Battesimo anche del divisionismo italiano, la prima Triennale di Brera vide nella stessa sala il forte Muratore di Sottocornola (collezione Fondazione Cariplo), lontana eco dello Spaccapietre di Courbet, perfino nell’espressione del viso e nella forte tensione della materia, e L’oratore dello sciopero di Longoni, opere simili per stile e carattere, dove il tema sociale diventava coraggiosamente prevalente.

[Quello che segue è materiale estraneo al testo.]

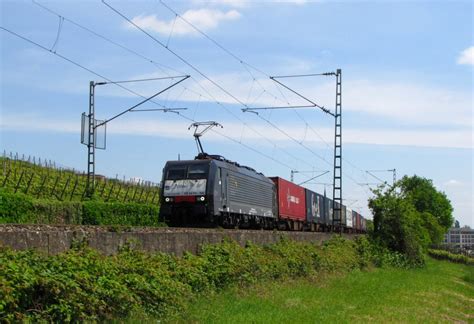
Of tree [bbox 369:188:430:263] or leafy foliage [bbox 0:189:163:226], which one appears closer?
leafy foliage [bbox 0:189:163:226]

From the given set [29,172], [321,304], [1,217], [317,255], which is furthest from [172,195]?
[29,172]

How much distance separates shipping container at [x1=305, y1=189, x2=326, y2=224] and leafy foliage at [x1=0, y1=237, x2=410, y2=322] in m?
26.7

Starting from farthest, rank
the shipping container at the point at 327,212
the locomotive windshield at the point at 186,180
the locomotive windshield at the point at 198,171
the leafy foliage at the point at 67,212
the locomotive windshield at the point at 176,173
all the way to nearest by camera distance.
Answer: the shipping container at the point at 327,212
the leafy foliage at the point at 67,212
the locomotive windshield at the point at 176,173
the locomotive windshield at the point at 198,171
the locomotive windshield at the point at 186,180

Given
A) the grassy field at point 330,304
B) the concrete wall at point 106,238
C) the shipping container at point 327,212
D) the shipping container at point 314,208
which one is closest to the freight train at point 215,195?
the concrete wall at point 106,238

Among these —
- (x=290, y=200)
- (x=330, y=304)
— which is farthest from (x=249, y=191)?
(x=330, y=304)

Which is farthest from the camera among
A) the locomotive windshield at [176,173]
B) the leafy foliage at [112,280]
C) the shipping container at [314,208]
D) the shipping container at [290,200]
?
the shipping container at [314,208]

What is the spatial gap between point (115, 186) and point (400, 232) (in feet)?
69.2

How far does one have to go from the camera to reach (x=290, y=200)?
36.1 m

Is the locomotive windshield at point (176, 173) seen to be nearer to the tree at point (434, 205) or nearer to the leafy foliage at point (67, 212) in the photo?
the leafy foliage at point (67, 212)

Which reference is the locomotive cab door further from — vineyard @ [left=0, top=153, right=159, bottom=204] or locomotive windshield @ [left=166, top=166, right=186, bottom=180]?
vineyard @ [left=0, top=153, right=159, bottom=204]

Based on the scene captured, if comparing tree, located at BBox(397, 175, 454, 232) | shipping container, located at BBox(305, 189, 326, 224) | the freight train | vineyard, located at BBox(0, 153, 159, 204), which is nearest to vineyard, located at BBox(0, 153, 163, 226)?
vineyard, located at BBox(0, 153, 159, 204)

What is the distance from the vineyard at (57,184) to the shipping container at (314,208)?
35.7ft

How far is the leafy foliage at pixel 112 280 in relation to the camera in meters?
6.99

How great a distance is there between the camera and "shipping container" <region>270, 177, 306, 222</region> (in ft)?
110
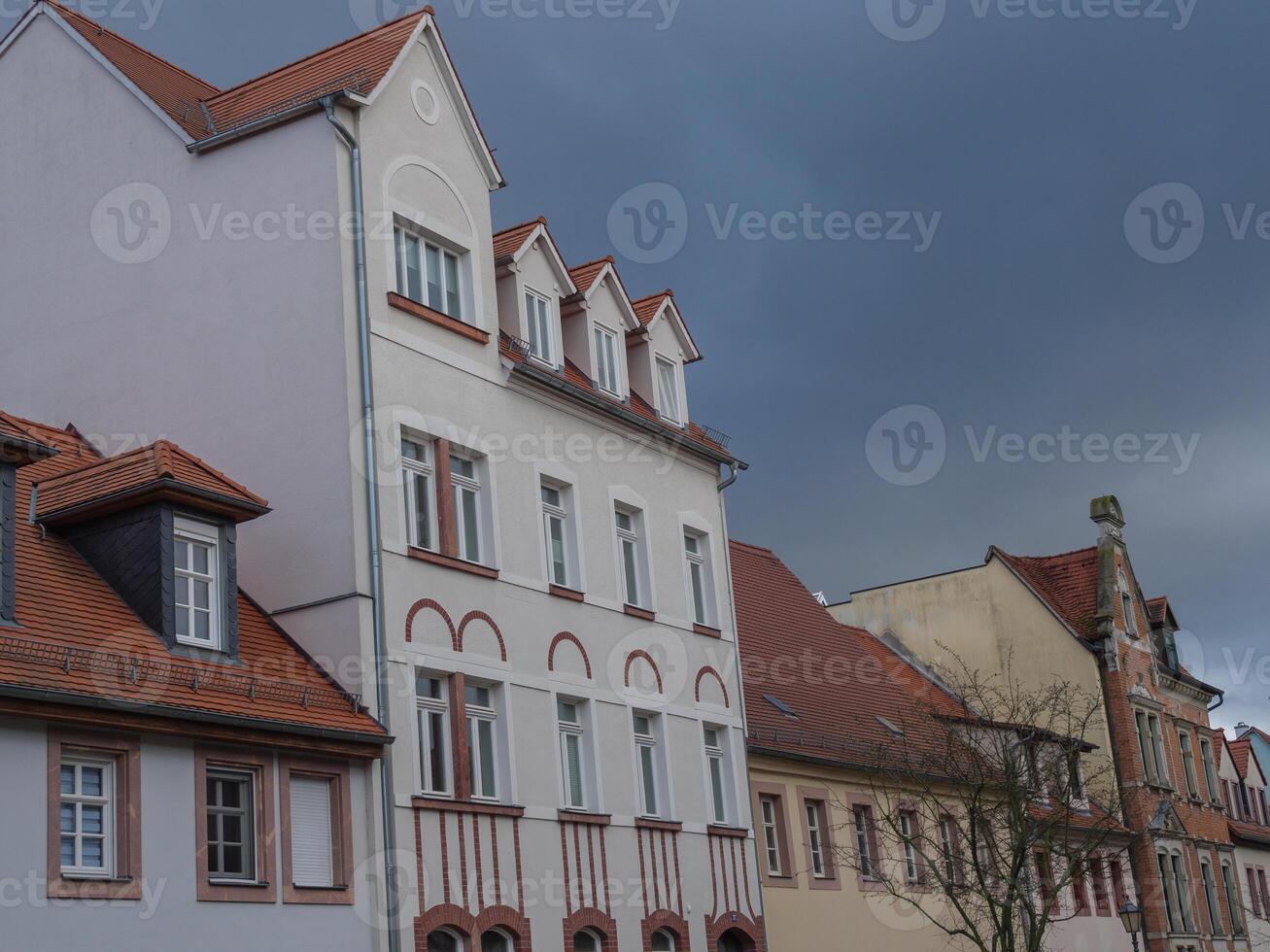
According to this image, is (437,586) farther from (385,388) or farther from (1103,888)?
(1103,888)

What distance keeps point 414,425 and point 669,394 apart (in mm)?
9160

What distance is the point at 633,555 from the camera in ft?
94.4

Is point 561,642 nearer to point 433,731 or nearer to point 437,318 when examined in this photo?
point 433,731

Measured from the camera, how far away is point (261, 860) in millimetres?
19203

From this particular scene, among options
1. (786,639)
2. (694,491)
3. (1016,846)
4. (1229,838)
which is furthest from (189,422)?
(1229,838)

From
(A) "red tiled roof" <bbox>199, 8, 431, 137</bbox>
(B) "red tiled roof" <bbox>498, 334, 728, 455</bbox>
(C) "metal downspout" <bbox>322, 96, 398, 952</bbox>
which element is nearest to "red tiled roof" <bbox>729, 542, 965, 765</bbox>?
(B) "red tiled roof" <bbox>498, 334, 728, 455</bbox>

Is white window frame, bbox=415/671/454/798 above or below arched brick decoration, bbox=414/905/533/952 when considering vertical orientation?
above

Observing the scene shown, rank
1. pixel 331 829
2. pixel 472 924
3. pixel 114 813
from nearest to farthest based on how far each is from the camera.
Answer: pixel 114 813 → pixel 331 829 → pixel 472 924

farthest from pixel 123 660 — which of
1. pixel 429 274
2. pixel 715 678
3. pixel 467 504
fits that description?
pixel 715 678

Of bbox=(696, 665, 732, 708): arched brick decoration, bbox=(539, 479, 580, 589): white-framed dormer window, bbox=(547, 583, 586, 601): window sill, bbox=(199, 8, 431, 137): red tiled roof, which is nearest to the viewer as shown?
bbox=(199, 8, 431, 137): red tiled roof

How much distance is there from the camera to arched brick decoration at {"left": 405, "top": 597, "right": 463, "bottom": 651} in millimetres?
22312

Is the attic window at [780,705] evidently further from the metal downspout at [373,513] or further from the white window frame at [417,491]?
the metal downspout at [373,513]

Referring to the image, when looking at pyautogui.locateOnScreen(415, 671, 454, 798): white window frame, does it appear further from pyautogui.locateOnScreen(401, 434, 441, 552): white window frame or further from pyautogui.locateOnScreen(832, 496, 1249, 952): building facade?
pyautogui.locateOnScreen(832, 496, 1249, 952): building facade

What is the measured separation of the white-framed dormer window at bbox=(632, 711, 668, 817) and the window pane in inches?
279
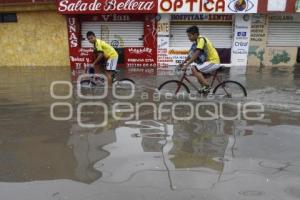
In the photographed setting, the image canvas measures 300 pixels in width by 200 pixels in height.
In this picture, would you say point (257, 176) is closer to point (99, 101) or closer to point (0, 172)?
point (0, 172)

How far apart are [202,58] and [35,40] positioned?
38.0ft

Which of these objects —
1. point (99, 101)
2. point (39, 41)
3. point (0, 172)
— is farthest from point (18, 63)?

L’attenzione al sociale, alla vita dei subalterni, come testimoniano i tanti disegni – a sanguigna o a carboncino – eseguiti in questi anni, era destinata ad accrescersi nel tempo: da Le operaie alle Chiacchiere a Corso Garibaldi e all’Alba dell’operaio, vero e proprio capolavoro di questo periodo e di queste tematiche, esposto in occasione della Terza triennale (1897) e oggi presso la Galleria d’arte moderna di Milano.
In molti la figura femminile è centrale, poiché centrale stava diventando l’occupazione delle donne nelle fabbriche milanesi. Come ha scritto Giovanna Ginex, autrice della prima monografia sull’artista (1985), la sua peculiarità risiede proprio in questa attenzione al lavoro femminile, esercitata con estrema cura ma priva di eccessi sociologici.
La pratica della pittura divisionista, mai veramente abbracciata con la pervicacia dei Segantini o dei Previati, rimase comunque tutta incentrata sulla luce, sulle sue incerte vibrazioni tonali, come accade nell’Interno di stalla (ubicazione ignota), realizzato verso il finire degli anni Ottanta, nelle nature morte dei primi anni Novanta, e, infine, nei chiarori dei paesaggi montani e nella serenità delle pastorelle e dei ritratti che accompagnarono l’autore all’inizio del nuovo secolo.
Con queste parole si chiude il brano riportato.